───── EXCERPTED RECORDS ─────
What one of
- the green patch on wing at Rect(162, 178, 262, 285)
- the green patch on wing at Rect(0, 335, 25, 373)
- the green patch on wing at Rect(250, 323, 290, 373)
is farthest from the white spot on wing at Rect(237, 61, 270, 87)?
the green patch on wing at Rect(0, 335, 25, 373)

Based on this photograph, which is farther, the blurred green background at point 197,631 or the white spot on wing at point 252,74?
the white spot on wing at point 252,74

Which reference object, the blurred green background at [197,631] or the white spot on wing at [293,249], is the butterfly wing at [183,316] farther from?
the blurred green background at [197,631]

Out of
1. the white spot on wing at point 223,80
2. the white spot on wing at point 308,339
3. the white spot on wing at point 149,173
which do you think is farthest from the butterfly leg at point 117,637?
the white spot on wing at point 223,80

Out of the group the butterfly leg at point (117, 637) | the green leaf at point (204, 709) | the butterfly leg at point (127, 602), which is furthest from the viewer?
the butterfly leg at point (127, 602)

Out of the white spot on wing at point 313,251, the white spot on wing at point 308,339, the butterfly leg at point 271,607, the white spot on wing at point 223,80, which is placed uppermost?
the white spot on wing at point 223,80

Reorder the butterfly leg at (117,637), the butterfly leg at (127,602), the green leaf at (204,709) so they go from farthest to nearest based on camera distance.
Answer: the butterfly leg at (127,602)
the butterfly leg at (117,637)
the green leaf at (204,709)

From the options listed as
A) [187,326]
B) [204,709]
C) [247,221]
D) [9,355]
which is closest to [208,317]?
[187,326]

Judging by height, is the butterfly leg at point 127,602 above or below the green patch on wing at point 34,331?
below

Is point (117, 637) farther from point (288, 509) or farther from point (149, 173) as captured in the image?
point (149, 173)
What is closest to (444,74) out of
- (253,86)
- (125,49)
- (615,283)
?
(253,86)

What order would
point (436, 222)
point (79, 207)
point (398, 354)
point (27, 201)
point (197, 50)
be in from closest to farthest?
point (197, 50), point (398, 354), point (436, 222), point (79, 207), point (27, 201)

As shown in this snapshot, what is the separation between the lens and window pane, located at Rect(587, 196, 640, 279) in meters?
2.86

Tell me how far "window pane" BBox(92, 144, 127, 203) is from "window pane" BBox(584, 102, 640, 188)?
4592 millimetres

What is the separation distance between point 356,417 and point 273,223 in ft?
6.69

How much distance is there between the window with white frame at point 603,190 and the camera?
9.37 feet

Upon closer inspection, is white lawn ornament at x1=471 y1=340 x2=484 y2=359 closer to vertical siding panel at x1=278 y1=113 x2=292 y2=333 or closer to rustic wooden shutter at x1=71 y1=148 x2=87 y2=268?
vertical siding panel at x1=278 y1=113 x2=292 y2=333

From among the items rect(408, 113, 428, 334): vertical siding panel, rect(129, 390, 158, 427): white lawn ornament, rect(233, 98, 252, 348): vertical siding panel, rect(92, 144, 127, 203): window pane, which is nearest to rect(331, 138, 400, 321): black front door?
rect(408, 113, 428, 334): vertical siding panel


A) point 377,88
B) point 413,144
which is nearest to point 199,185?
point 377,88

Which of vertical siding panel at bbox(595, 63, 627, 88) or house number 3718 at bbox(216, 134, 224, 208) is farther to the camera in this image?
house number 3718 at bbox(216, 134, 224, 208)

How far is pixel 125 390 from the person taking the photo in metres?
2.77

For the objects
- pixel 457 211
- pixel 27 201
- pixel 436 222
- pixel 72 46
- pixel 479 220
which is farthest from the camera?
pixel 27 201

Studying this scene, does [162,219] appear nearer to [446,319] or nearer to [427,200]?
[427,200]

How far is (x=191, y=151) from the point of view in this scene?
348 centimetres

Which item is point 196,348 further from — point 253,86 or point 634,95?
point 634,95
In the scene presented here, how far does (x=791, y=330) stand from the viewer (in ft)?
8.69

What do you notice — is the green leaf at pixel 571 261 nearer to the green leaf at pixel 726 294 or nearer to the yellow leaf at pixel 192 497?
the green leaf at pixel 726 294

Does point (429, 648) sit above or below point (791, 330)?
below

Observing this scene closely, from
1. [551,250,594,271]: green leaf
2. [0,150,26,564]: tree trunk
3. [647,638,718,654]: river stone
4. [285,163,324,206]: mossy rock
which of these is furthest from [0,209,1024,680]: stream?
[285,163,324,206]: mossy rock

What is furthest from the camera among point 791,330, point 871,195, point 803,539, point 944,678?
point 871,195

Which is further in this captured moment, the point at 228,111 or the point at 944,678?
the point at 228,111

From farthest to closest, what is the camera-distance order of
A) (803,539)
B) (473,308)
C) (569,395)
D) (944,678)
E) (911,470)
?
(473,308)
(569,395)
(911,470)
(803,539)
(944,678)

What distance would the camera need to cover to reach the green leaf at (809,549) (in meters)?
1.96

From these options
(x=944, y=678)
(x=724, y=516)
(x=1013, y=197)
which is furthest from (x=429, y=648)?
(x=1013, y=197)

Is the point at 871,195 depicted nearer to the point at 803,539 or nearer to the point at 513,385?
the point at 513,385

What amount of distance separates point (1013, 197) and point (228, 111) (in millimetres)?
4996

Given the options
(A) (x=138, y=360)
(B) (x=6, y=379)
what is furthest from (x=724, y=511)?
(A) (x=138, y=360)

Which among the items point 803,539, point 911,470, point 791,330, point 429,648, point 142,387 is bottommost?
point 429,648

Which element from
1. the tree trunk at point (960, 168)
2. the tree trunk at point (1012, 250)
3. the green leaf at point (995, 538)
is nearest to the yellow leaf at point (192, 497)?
─────
Transcribe the lines from the one containing "What order would" through the one containing "point (197, 50), point", including both of those lines.

What order would
point (436, 222)
point (79, 207)
point (398, 354)
point (27, 201)
point (197, 50)
be in from closest to farthest?
point (197, 50), point (398, 354), point (436, 222), point (79, 207), point (27, 201)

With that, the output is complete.